Congress asserts that there is an urgent need to organise a national food emergency summit to determine how to resource and deliver a plan to ensure every citizen in the UK can access good quality, affordable, and nutritious food.

Congress last year welcomed the publication of the government-commissioned report into the national food system by Henry Dimbleby, which the prime minister promised would form the basis of a white paper providing a real opportunity to position Britain as a leader in food, health and the environment.

The government food strategy was finally published on 13 June 2022. Congress condemns the government strategy for not going far enough to address the links between food and health and for largely ignoring the recommendations made by its own lead advisor.

Congress asserts that this is not a strategy but rather a statement of intent based on a narrow-minded ideology of voluntarism and individual responsibility.

Congress is dismayed that the strategy fails to commit to recommendations including:

i. measures to enable the import of food with high animal welfare and environmental standards

ii. a 30 per cent reduction in meat and dairy consumption

iii. the introduction of a sugar and salt tax

iv. adequate public health measures

v. tackling rising food prices

vi. significant expansion of free school meals

vii. taking a stand on climate change.

Congress calls on the General Council to work with the BDA and others to press government to introduce legislation implementing the recommendations of the Dimbleby report.

Congress calls on the General Council to insist that any UK food strategy is subject to a worker-led just transition to ensure a future of good, unionised jobs including for the 175,000 workers in the meat and dairy industries.
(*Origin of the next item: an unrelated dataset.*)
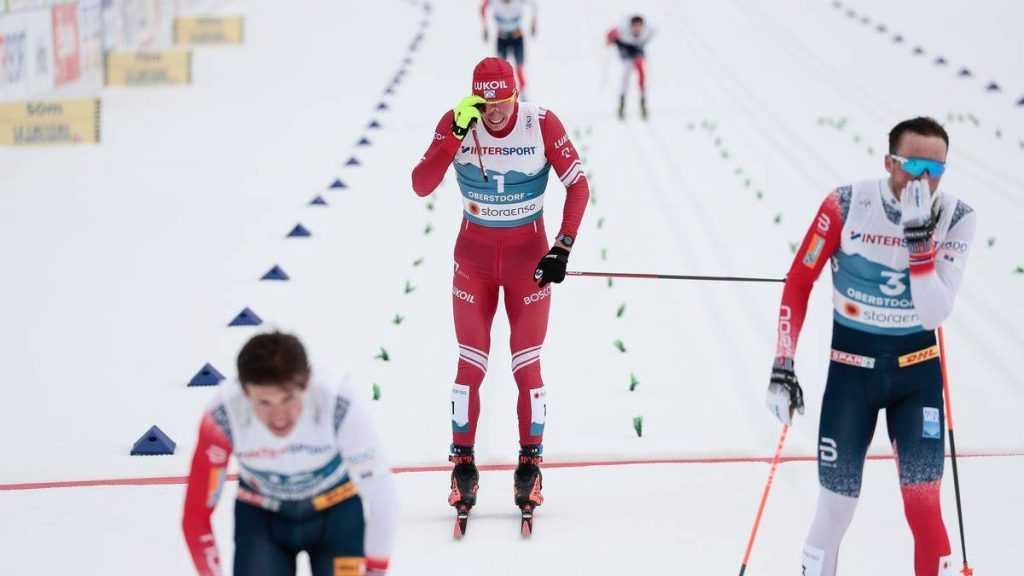 Канадские чемпионы поддержали брянского лыжника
Given that the extent of food insecurity is the result of an earnings and income crisis (not simply a cost-of-living crisis), Congress demands, in declaring a national food emergency, that the UK government and the devolved administrations deliver:

a. a rise in the national minimum wage to at least £15 an hour to guarantee workers a real living wage

b. an immediate and substantial increase to universal credit: restoring the £20 uplift, uprating benefits to keep pace with rising prices and bills, and removing the five-week wait

c. universal free school meals for every child throughout the year

d. a ban on zero-hour contracts to guarantee workers predictable incomes they can live on.